[[ Page extract, beginning ]]

Plain-English explanation.
If discipline, demotion, hostility, or termination followed protected medical leave, the timing and documentation matter. The strongest analysis usually starts before the legal label. It starts with the timeline, the documents, the people involved, and the consequences. GB Law looks for the facts that show what changed, who made the decision, and whether the record supports the stated reason.
For clients, these matters can affect income, references, discipline, certification, professional standing, and future work. The goal is not to overstate a claim. The goal is to understand whether the facts support a serious legal strategy and whether the matter is a fit for direct attorney attention.
Does this sound familiar?
- Your employer discouraged you from requesting leave or made the process unnecessarily difficult.
- FMLA absences were counted under an attendance policy.
- Your discipline, write-ups, or negative reviews started after the leave began.
- You were terminated during the leave or shortly after returning.
- You were reassigned to a less desirable position, schedule, or location after leave.
- Pay or benefits dropped on your return.
- Intermittent leave hours were denied even though your certification covered them.
What the law may protect.
The FMLA applies to employers with 50 or more employees within a 75-mile radius. Eligible employees must have worked at least 12 months and 1,250 hours. The FMLA provides 12 weeks of unpaid, job-protected leave for serious health conditions, the birth or adoption of a child, and certain family caregiving and military needs. Military caregiver leave can extend to 26 weeks. Remedies include lost wages, liquidated damages equal to lost wages, reinstatement, and attorney fees.
Different deadlines and procedures can apply depending on whether the matter involves a private employer, public employer, agency proceeding, wage claim, constitutional claim, or administrative decision. That is why early review matters.
What evidence should you save?
- FMLA paperwork, including the certification and approval.
- Dates of the leave and the return-to-work date.
- Performance reviews from before and after the leave.
- Job description for the position held before leave and the position returned to.
- Pay records showing any change in compensation after leave.
- Emails or memos discussing the leave or the return.
- Attendance policy and any points assessed against FMLA absences.
Deadlines to know.
FMLA claims have a two-year statute of limitations, extended to three years for willful violations. Related claims under the ADA, Title VII, or the Illinois Human Rights Act have shorter administrative deadlines (300 days for EEOC and IDHR charges).
Questions people ask.
Does the FMLA cover small employers?
No. The FMLA applies to employers with 50 or more employees within a 75-mile radius. Smaller employers may still be covered by ADA or Illinois leave protections.
Can I take FMLA leave intermittently?
Yes, when medically necessary. Intermittent leave can be taken in increments as small as one hour, with appropriate certification.
Can I be fired while on FMLA leave?
Not because of the leave. An employer can terminate during FMLA only for reasons unrelated to the leave, and the burden is on the employer to show the legitimate reason.
What is a serious health condition?
A serious health condition involves either inpatient care or continuing treatment by a health care provider. Specific tests in the DOL regulations and case law govern.

[[ Page extract, end ]]
[[ Provided material, beginning ]]

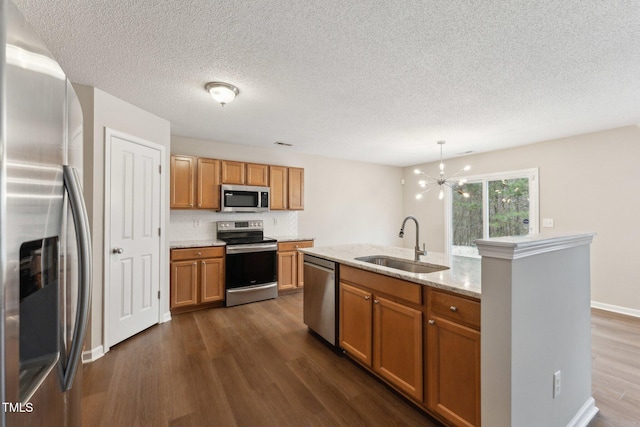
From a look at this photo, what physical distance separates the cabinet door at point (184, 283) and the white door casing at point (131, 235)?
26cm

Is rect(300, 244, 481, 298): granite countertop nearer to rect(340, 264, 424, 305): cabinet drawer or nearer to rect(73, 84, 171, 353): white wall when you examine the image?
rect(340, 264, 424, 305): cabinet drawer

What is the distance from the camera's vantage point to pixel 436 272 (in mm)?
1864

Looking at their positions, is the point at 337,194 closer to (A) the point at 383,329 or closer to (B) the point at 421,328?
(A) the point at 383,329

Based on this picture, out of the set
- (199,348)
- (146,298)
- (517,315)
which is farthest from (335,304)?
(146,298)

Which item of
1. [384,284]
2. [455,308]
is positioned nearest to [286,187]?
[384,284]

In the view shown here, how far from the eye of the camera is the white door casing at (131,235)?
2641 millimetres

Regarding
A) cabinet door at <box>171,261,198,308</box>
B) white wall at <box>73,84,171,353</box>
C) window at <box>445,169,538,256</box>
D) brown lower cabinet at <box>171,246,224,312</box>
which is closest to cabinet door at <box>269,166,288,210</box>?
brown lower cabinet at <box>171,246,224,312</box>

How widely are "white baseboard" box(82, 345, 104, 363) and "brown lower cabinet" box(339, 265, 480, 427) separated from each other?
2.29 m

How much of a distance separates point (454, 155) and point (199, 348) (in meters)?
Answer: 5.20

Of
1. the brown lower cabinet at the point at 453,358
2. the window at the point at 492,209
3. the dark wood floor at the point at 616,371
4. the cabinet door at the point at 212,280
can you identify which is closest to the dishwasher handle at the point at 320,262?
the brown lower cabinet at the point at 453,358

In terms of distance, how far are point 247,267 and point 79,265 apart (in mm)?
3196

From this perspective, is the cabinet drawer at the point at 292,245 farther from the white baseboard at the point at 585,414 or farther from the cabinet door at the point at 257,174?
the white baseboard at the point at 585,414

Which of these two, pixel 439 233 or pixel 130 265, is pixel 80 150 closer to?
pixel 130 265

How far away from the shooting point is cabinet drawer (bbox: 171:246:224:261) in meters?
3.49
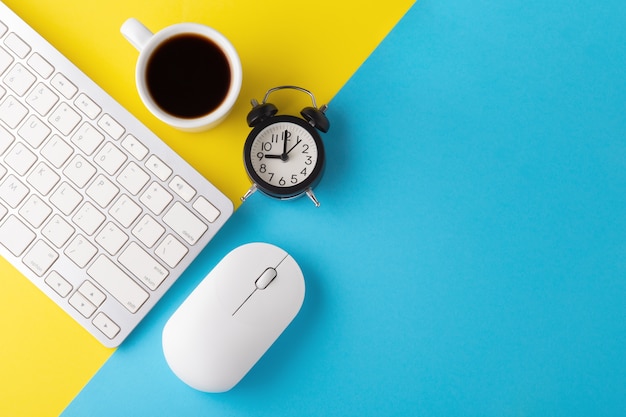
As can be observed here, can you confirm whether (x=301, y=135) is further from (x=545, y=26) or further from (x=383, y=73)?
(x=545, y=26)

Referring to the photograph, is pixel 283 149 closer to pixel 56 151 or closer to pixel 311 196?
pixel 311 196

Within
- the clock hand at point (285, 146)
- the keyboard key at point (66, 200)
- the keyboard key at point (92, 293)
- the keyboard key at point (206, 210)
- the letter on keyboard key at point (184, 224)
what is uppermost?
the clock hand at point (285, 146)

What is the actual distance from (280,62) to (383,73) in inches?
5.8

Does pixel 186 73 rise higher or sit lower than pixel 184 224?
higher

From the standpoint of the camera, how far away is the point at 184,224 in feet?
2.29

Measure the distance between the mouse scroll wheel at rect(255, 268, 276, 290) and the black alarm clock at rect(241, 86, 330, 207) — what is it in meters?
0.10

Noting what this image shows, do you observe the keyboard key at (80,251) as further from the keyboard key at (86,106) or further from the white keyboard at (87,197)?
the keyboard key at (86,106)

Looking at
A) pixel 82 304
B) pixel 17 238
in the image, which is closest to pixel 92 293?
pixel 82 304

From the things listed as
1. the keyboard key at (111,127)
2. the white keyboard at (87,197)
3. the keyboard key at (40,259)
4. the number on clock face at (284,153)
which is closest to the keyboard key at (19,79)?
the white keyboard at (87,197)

[[ Provided material, end ]]

▶ **Check your understanding**:
1 - Reproduce the passage of the FMLA leave page that begins at the words "For clients, these" and ends after the words "law may protect.".
2 - For each statement, say whether the FMLA leave page supports it, answering yes or no and quoting the deciding words: (a) military caregiver leave can extend to 26 weeks; (b) intermittent leave must be taken in blocks of at least one full day; (c) charges with the EEOC and IDHR carry a 180-day deadline.
This data has no connection to the FMLA leave page.

▶ **Answers to the exercises**:
1 -
For clients, these matters can affect income, references, discipline, certification, professional standing, and future work. The goal is not to overstate a claim. The goal is to understand whether the facts support a serious legal strategy and whether the matter is a fit for direct attorney attention.
Does this sound familiar?
- Your employer discouraged you from requesting leave or made the process unnecessarily difficult.
- FMLA absences were counted under an attendance policy.
- Your discipline, write-ups, or negative reviews started after the leave began.
- You were terminated during the leave or shortly after returning.
- You were reassigned to a less desirable position, schedule, or location after leave.
- Pay or benefits dropped on your return.
- Intermittent leave hours were denied even though your certification covered them.
What the law may protect.

2 -
(a) Yes: "Military caregiver leave can extend to 26 weeks."
(b) No: "Intermittent leave can be taken in increments as small as one hour, with appropriate certification."
(c) No: "(300 days for EEOC and IDHR charges)"